Friday, November 18, 2016

Lucky review

by Rachel Vail
May 2008

First line: "Our toaster is moody."

Eighth-grader Phoebe Avery has led a charmed life: good looks, good grades, she's friends with the popular set, and her parents make a "comfortable" living that includes designer clothes, their own maid and trips to Europe. She's in the midst of planning a major bash to celebrate her eighth-grade graduation when everything starts crashing down around her ears. Her mother loses her high-powered job, and suddenly, the whole family must economize.

I found Phoebe bratty and difficult to like.

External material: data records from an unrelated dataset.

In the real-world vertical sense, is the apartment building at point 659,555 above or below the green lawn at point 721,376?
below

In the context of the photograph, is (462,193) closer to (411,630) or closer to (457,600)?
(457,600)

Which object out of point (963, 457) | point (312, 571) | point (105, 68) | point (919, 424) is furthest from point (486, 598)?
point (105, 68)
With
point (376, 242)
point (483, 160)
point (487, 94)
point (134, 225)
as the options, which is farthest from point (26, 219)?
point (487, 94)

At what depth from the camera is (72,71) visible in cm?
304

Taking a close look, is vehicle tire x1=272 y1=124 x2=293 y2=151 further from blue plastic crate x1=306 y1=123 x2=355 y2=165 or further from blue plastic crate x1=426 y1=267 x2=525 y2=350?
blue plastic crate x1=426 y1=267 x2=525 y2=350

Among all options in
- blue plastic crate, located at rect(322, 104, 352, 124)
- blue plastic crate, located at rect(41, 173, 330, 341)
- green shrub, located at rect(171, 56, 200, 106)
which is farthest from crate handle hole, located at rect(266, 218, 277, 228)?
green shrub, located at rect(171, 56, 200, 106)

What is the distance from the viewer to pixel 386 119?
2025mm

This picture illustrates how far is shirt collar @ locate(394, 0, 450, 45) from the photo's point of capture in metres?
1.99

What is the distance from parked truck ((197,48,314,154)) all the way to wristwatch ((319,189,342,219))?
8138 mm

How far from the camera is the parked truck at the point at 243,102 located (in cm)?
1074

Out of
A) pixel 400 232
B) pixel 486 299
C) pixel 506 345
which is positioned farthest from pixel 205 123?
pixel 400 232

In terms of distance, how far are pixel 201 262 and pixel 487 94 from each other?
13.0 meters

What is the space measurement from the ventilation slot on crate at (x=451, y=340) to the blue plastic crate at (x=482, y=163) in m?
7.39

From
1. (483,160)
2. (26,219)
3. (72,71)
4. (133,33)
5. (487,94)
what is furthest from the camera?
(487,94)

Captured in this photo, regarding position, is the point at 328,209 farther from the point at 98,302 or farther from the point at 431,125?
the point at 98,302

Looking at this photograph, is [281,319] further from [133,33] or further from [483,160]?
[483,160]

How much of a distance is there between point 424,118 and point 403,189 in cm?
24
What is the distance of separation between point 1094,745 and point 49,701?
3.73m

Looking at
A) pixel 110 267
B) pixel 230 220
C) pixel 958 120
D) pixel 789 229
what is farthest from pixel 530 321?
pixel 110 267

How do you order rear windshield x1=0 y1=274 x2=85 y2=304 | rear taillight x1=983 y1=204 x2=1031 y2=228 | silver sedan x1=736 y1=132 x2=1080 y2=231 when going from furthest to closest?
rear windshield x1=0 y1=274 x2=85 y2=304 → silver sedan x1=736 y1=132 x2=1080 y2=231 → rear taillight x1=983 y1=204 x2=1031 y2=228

What sort of eighth-grader angrily demands to purchase a Vera Wang dress? The first clue that all is not right occurs when Phoebe dramatically throws away the family's broken toaster. Her mother angrily fishes it out of the trash, very out of character. Phoebe, of course, has only been imitating her mother who had recently thrown away a slightly imperfect tea kettle.

What is strikingly real about the book is Phoebe's excruciating self-consciousness. It's painful to read, because it takes you right back to that feeling of being in middle-school, and terrified of not fitting in. As the youngest of three sisters, Phoebe always feels like she's trying to prove herself. Phoebe feels like she's barely holding onto her spot in her social circle, as her best friend Kirstyn insists on taking their big graduation party to greater and greater excess. Poor Phoebe is so distracted with her family's money worries, she can hardly spare a thought for Lucas, a boy at school that she's been interested in.

There's something very, very intense about going through tight times at this age - Phoebe is old enough to understand very clearly exactly what is going on, but young enough to be completely unable to help out, or support herself at all. She's utterly humiliated at the idea of having to shop at thrift stores and can't bear to tell her friends the truth about her reduced circumstances. Many tween readers may get a vicarious thrill out of reading this, knowing that if their own situation mirrors Phoebe's, at least there's a very good chance that they'll handle it with better grace than she does. This is the first in a trilogy.

Compare to:
Everything I Was - Corinne Demas

The Not-So-Great Depression - Amy Koss

Cross Your Heart, Connie Pickles - Sabine Durant
The Daughters - Joanna Philbin

I borrowed this book from the library.